Virginia deLorimier, nursing board assistant executive director, said the state board held an informal conference with Hegarty on July 28 and later offered her a consent agreement. The official declined to reveal the details of the consent agreement. The board tabled the marijuana issue pending the outcome of the court case and will now invite Hegarty back to the board to discuss the issue, deLorimier said.

Hegarty admitted during her trial that she had possessed at least 30 adult plants, but disputed that the small seedlings were marijuana plants, according to Smith. Hegarty, who took the witness stand, testified that she had other plants in the small pots, he said.

Six of the small seedlings were sent to the Maine State Police crime laboratory for analysis, according to Smith. The testing of five of the plants was inclusive because they could not detect any controlled substances, he said. The sixth one indicated a presence of marijuana, but the quantity was insufficient to be sure, he said.

Although the state put a lot of physical evidence before the jurors such as lights and paraphernalia, Smith said photographs rather than the live seedlings were presented to the jurors for their inspection.

Piscataquis County District Attorney R. Christopher Almy, who prosecuted the case, was pleased with the conviction.

“It’s another instance of a pretty large marijuana cultivation, and people just need to realize when they get caught with big amounts like this, they’re going to face a jail sentence,” he said Tuesday.

“The Sheriff’s Department continues to receive more and more undercover information about these grows, and their enforcement efforts are just going to get wider and wider, and more and more growers are going to be vulnerable to prosecution,” Almy said after the trial.

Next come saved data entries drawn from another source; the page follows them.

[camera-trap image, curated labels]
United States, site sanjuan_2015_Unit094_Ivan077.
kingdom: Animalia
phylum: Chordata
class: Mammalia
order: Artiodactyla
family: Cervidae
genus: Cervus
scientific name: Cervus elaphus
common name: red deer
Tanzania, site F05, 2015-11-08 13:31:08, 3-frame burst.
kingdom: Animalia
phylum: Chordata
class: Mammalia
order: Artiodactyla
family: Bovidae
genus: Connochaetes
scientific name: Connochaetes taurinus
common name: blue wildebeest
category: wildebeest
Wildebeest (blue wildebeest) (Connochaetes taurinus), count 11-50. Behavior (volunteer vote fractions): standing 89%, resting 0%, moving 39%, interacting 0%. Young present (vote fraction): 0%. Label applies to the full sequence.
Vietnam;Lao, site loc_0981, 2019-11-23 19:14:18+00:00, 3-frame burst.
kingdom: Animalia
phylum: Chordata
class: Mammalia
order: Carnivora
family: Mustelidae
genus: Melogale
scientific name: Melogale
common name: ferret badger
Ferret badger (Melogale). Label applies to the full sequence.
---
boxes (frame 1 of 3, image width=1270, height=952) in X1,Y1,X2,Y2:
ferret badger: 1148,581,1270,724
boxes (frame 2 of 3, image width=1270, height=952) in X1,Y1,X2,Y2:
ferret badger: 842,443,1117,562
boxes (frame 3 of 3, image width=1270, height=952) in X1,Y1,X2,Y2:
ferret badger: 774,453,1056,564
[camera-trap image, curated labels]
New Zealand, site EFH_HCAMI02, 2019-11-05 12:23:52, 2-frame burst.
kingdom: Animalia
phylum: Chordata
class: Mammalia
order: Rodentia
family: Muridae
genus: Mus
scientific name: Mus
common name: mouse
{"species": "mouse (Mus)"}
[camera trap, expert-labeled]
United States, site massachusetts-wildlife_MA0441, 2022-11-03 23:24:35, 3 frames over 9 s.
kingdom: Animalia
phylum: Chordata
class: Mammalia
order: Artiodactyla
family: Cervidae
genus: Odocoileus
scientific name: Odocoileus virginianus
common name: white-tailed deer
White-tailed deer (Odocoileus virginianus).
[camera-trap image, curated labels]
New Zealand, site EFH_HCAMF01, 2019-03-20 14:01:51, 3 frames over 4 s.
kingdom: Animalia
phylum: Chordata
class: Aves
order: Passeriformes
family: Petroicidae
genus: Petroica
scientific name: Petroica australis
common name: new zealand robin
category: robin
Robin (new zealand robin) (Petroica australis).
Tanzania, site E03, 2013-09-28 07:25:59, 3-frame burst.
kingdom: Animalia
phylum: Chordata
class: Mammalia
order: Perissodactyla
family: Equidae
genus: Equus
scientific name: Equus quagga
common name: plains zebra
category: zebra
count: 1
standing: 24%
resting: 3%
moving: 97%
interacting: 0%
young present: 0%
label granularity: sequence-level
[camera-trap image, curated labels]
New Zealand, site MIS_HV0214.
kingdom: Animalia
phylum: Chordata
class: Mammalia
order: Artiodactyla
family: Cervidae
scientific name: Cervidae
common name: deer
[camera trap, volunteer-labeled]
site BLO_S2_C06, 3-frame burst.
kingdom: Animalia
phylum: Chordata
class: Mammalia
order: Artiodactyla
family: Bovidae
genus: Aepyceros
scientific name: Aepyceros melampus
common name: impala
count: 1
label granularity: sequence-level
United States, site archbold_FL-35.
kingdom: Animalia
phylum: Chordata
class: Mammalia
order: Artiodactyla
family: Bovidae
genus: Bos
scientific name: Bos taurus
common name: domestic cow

According to a police report filed by Deputy Jamie Kane, Hegarty told police that she was growing the marijuana plants just to see if she could. She told police that she didn’t know what she was going to do with them but that some were for her personal use. She said she smoked the drug very infrequently and only to help her sleep at night.

It also was noted in the police report that Hegarty had received a suspended sentence for a narcotic charge in 1969.